骸になりかけの脆い体では、身じろぎ一つまともにできやしなかった。
「た、たの……む……」
「アァ?」
「シャ、ロン……を……」
「……ハァア? アハハッ! ほらこれ……俺さぁ、普段から持ってんだよなァ、緊急避妊薬~! って、目ェ見えてねぇからわかんねえか」
「……そう、か……良かった……」
「ククッ、ヒャハハハ! 何だよそれ、超笑える! 急に父親ヅラかァ? ヒ〜ッ腹イテェ〜ッ! ああ〜……スッゲー泣けるわ、これが家族の『愛』ってやつか? イイなァ、結構パパってのもさァ……あのおっさんの気持ちもわかるぜ……あぁ、オイ、聞こえてる?」
英雄と呼ばれていたそれは、男の笑い声にももう興味など無いようで、口を閉ざして二度と話さなくなった。
亡骸を見ても笑いの止まらない男は愉快気ままに鼻歌を歌いながら、ポケットから取り出した手袋をはめた。
上半身に深い火傷を負って絶命したそれの、燃えなかったズボンのポケットに一枚の紙切れを入れる。男は鼻歌を止め、酔ったような溜息をついて、うっとりと笑みを浮かべた。
全てが男の思い通りと言うわけではないが、彼はこの事態に満足していた。
苦労して作ったヒト型モンスターの方はほとんどが煤となって、落ちている肉叢に回収すべき己の毛髪も残っていない。
想定していたより被害も大きかったが、これからたくさんのヒーローたちを治すことは、彼にとってはむしろ快感を得るものでしかない。彼は、壊して治すことが好きなのだ。
それにしても、ただ、疑問が残る。その疑問もまた、男にとっては好奇心を煽るだけの面白い情報でしかない。
あの炎の魔法士の腕は、なぜ攻撃を続けたのか。なぜ敵をジェラードと定めたのか。そこに意思はあったのか。脳と切り離しても尚?

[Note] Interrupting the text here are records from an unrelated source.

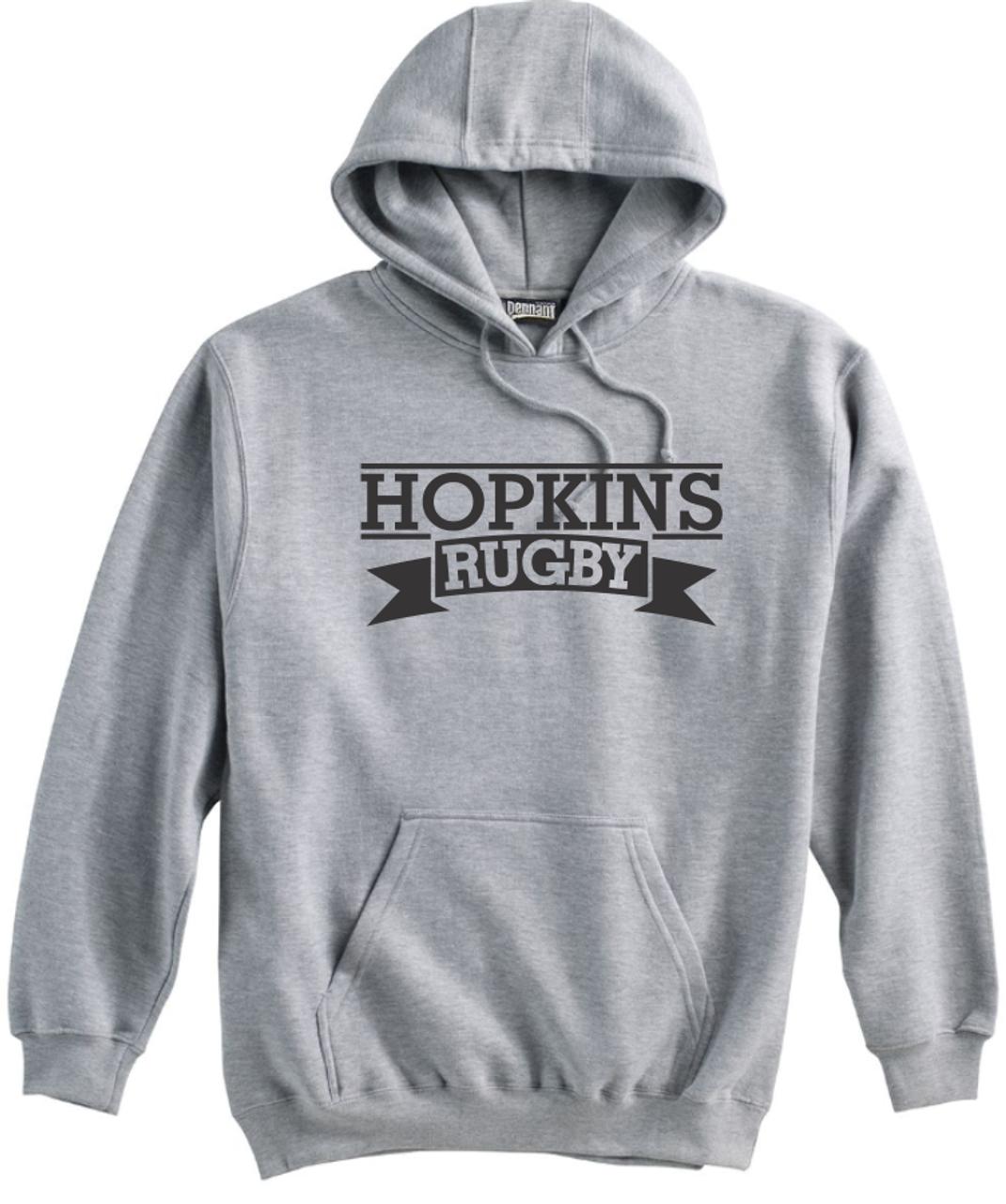Hopkins Men's Rugby Hoodie, Gray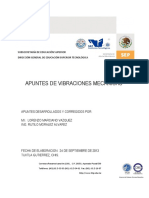 Libro de vibra_IngMarciano.pdf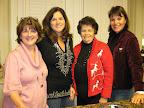 Donna Marshall, Charlotte Smart, Susie Bell and Cari Perlingiero. Photos by Deb Schneider.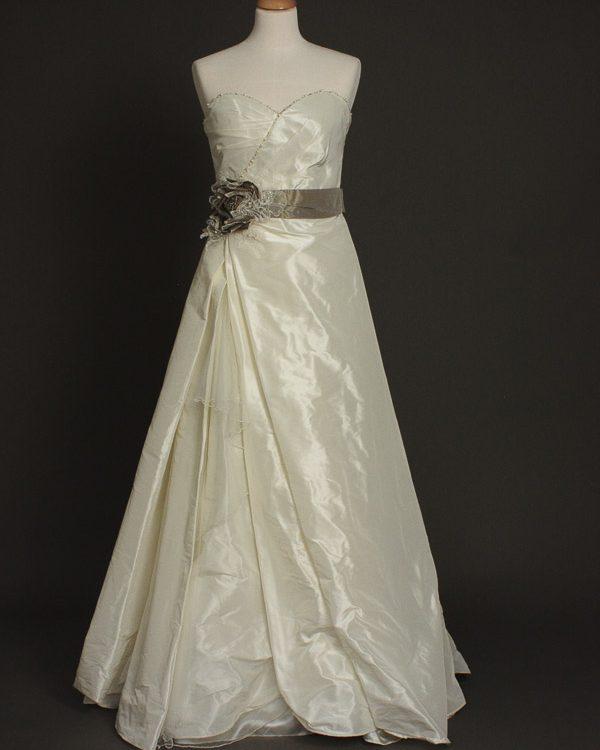 Emilie robe mariée outlet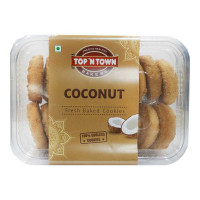 TOP N TOWN COCONUT COOKIES 200.00 GM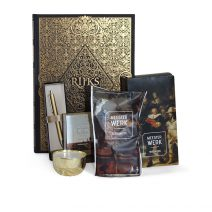 Boek Rijks Kerstpakket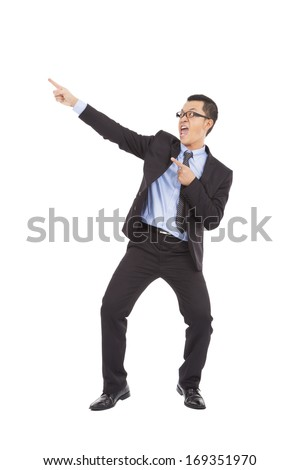 happy businessman dancing  a funny gesture - stock photo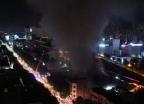 밤사이 대구 번개시장서 불…점포 13곳 소실
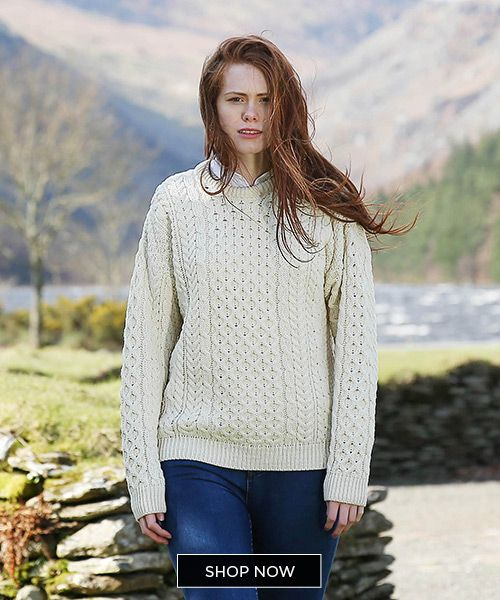 The irish store discount code! The Aran sweater is an iconic and beautiful traditional Irish item. Here are 9 things you should know before you buy and Aran sweater.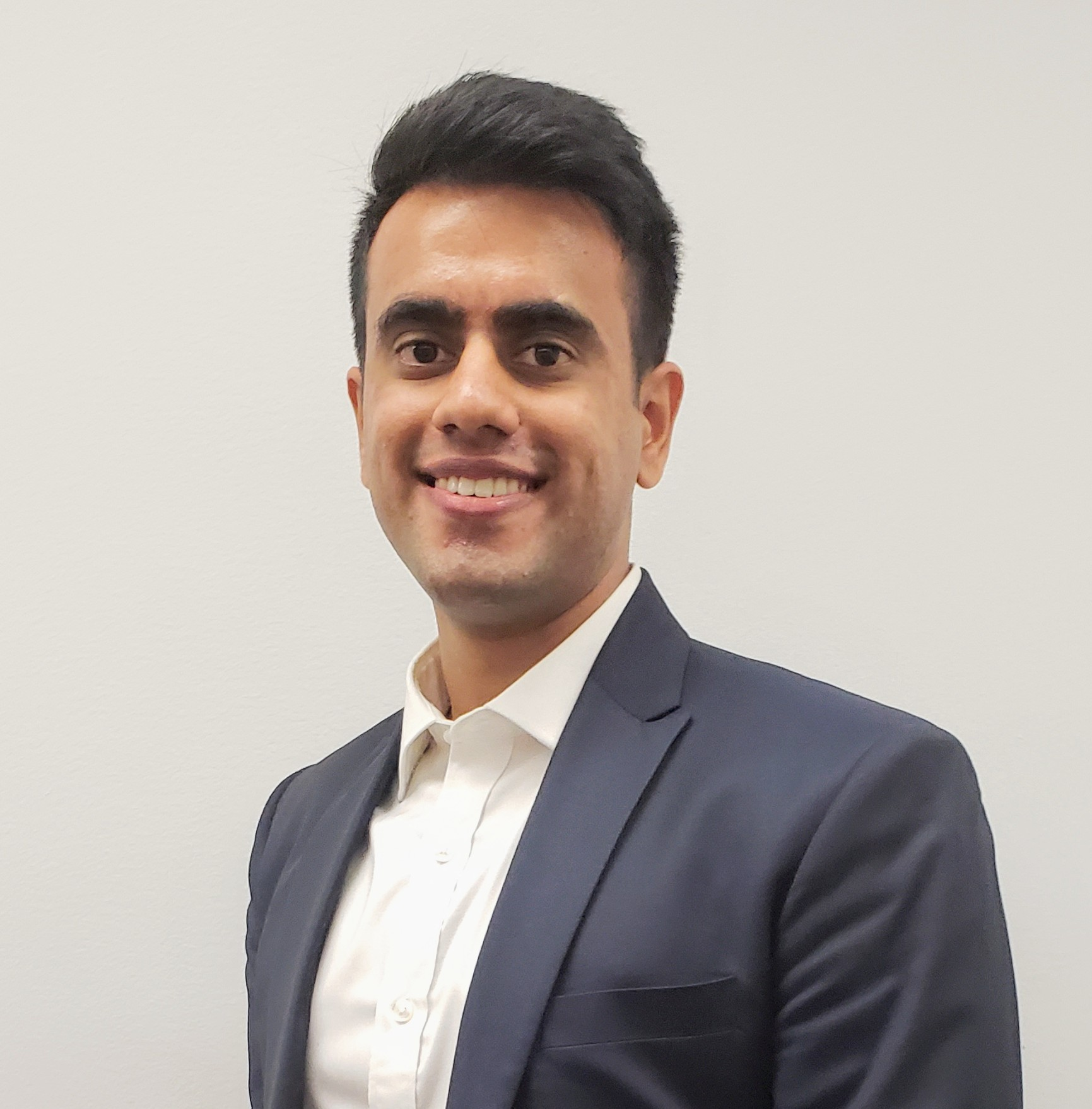 Nishant Virmani - Fund AssociateUBC 2019Finance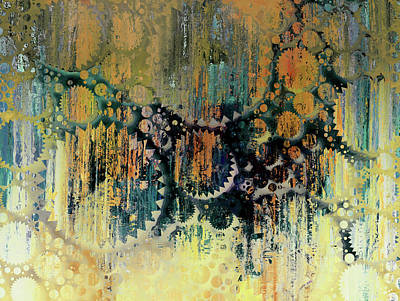 Mixed Media - Urban Drip Decorative Abstract Grunge by Georgiana Romanovna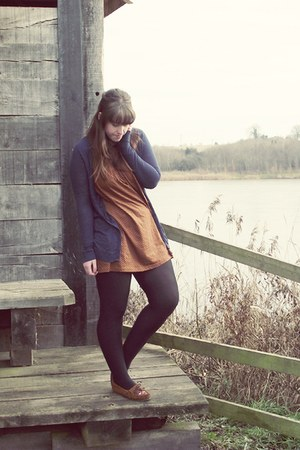 Topshop dress - Topshop cardigan - Primark tights - Minnetonka shoes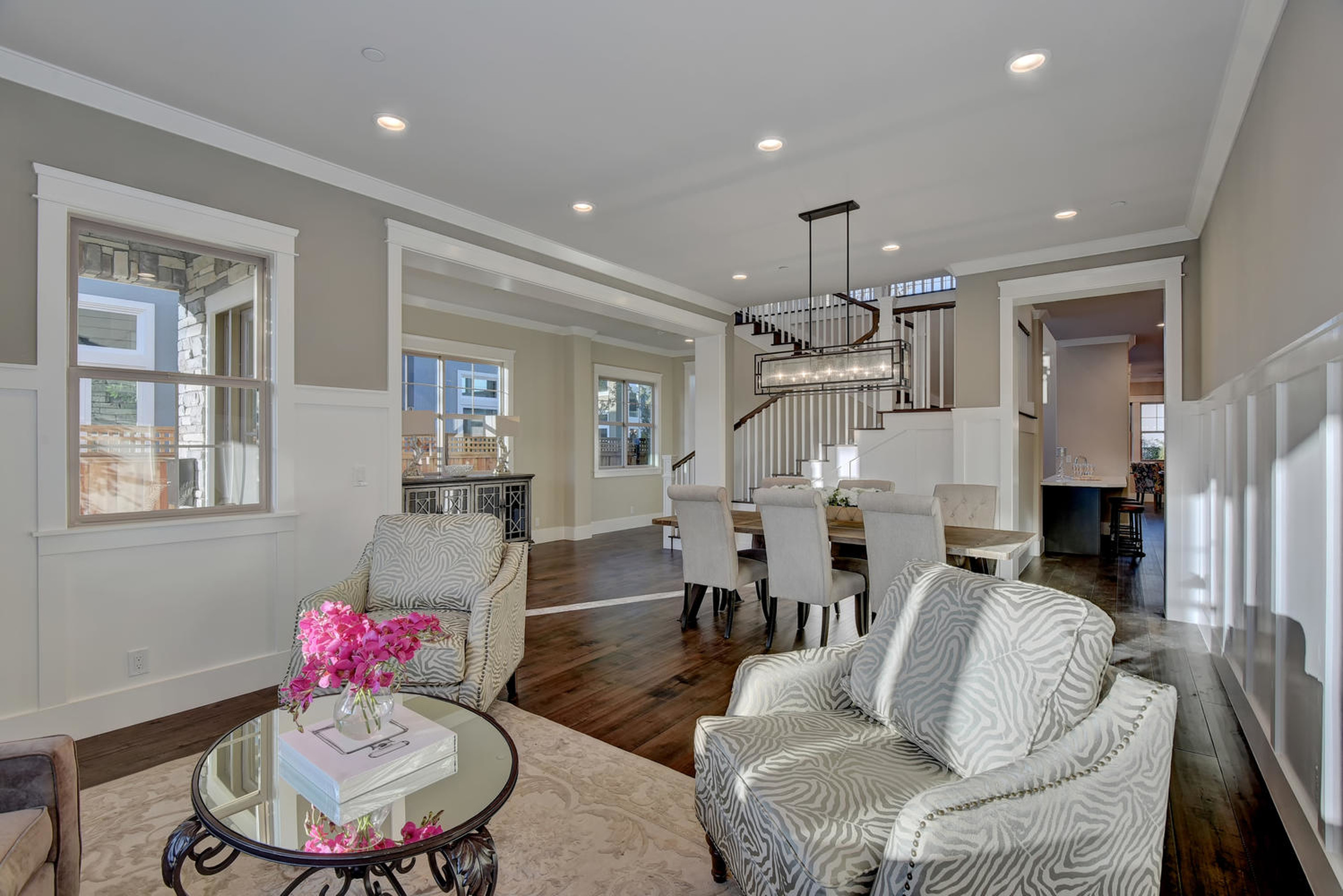 Aspen Luxury Interiors image 4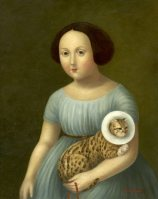 Girl with Injured Cat ●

「魂ってやつかァ? 魂も、切り分けられんのかな……でも、まあ、今のままで良いか……パパ、だもんな」
男は愛おしげに首からかけたペンダントのカプセルを手にし、口付けた。
「……愛してる」
シャロンは心地良い世界にいた。それは物心がつく前……羊水代わりの培養液の中にいた頃の記憶だ。
体はもう言語を扱って違和感のない大きさまで育っていたが、知識は無く、赤子のように無知であった。言葉はわからないし、見たもの全てが何かもわからないし、わからないということすらわかっていない。
それでも何が心地良く、何が不快だけはわかった。
シャロンを毎日見に来る人物……親が、親であり、己のオリジナルの存在であるともわからないが、この者がいなければ生きていけないと本能が告げていて、彼を見ると良い気持ちになる。
体がどのような形か、どこがどのように動くかも知らない。だが、『手』と呼ばれるものが動く。もちろんそれが手とはわかっていない。
手を伸ばすと、透明なガラスに阻まれて止まる。そのつるつるとしたガラスの感触も初めて知ったので、シャロンはそれだけで面白く思った。
ガラスの感触を覚えたことで、シャロンは疲れて目を瞑る。心地が良くて、幸せだからうとうとしてしまう。
親がガラス越しに、シャロンと同じように手をかざした。
それを薄目でぼんやり見たが、眠気に耐えられず眠ってしまった。
ぽこ、ぽこ、と泡が水中を踊る音。それがシャロンにとっては子守唄だった。
生きていることが幸せだった。生まれることを待っていてくれて、生きていることを望んでくれるその人がいたから。
たとえ、ただの道具でも。
『おはよう』
シャロンが目を覚ましたのは、バラム市の中枢部に位置して、今やシンボルとなったセントラルタワー。その地下にあるラボだった。
いつの間にか衣服は清潔なものに取り替えられているが、装飾の無いワンピースのようなそれは、まるで囚人服のようだった。
「おはよ」
その挨拶はいつも絶望の始まりを告げるものだが、耳に届いた声はシャロンを安心させてくれるものだ。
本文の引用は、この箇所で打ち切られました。